WHAT THE TASK REQUIRES
From the post below on PostgreSQL count performance, list every word that ends in "-ly", in the order it appears.

____ SOURCE DOCUMENT

PostgreSQL - Count() Performance Boost
Counting is a slow measure in Postgresql and it is even slower with a lot of data and complex statements. This issue is related with the kind of how the data consistency is implemented. As a result Postgresql must check the visiblity of all rows first and so it has to iterate over them all.
In our project context we use a static cache table with calculated values to avoid using the Postgresql count() method all the time, especially when the numbers did not change at all. So we created a SQL function, which will be called only if the corresponding data has changed.
Sadly, the performance drops heavily on the function call and this is not acceptable due to the fact that the request is synchronious and the user must wait for the request to finish.

________
____ SUPPLIED RECORDS

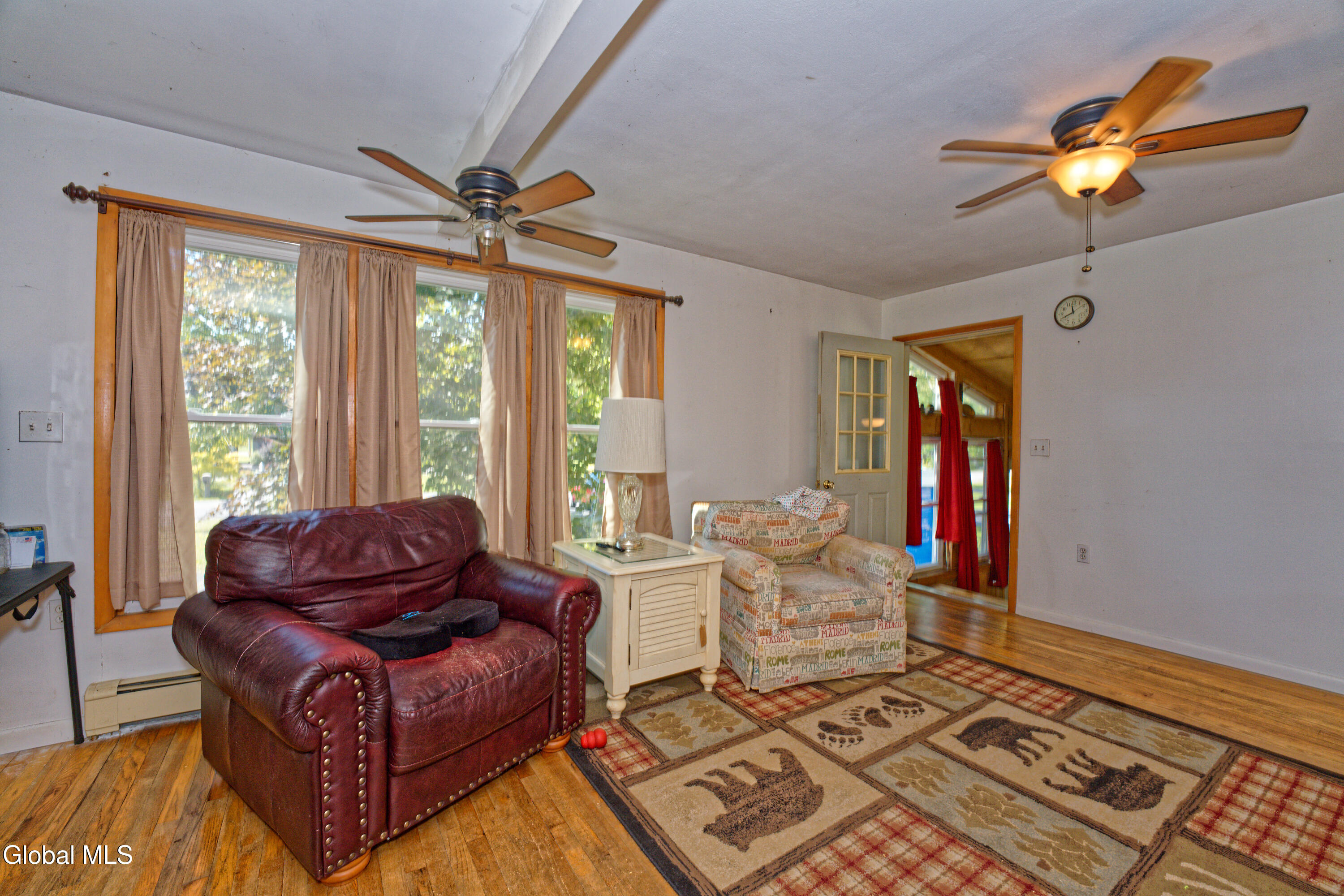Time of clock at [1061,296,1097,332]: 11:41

________
____ SUPPLIED RECORDS

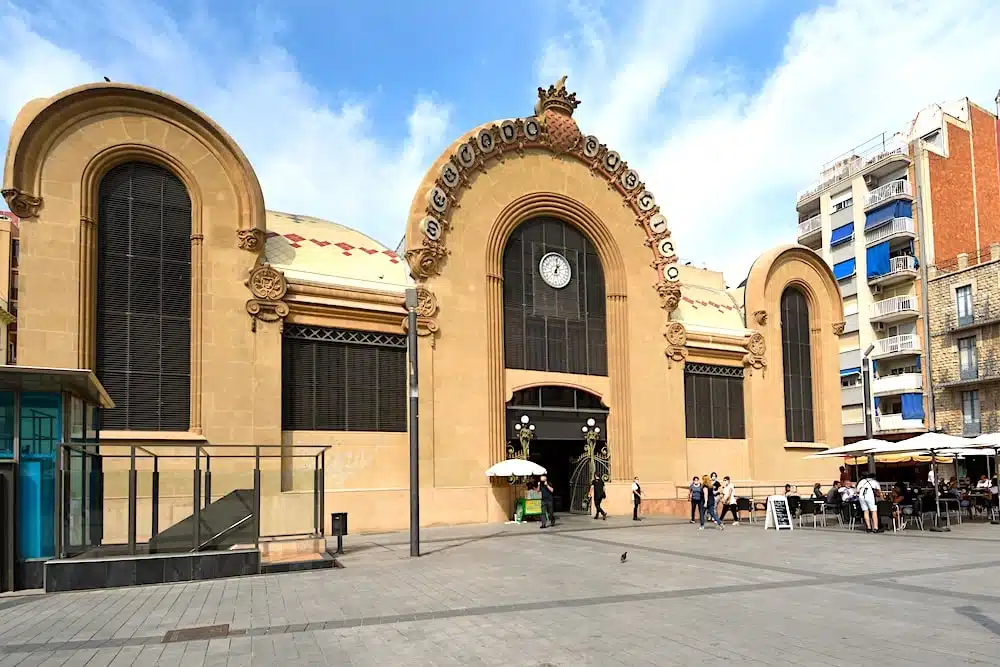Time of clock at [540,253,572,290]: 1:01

________

TASK RESULT
especially, only, Sadly, heavily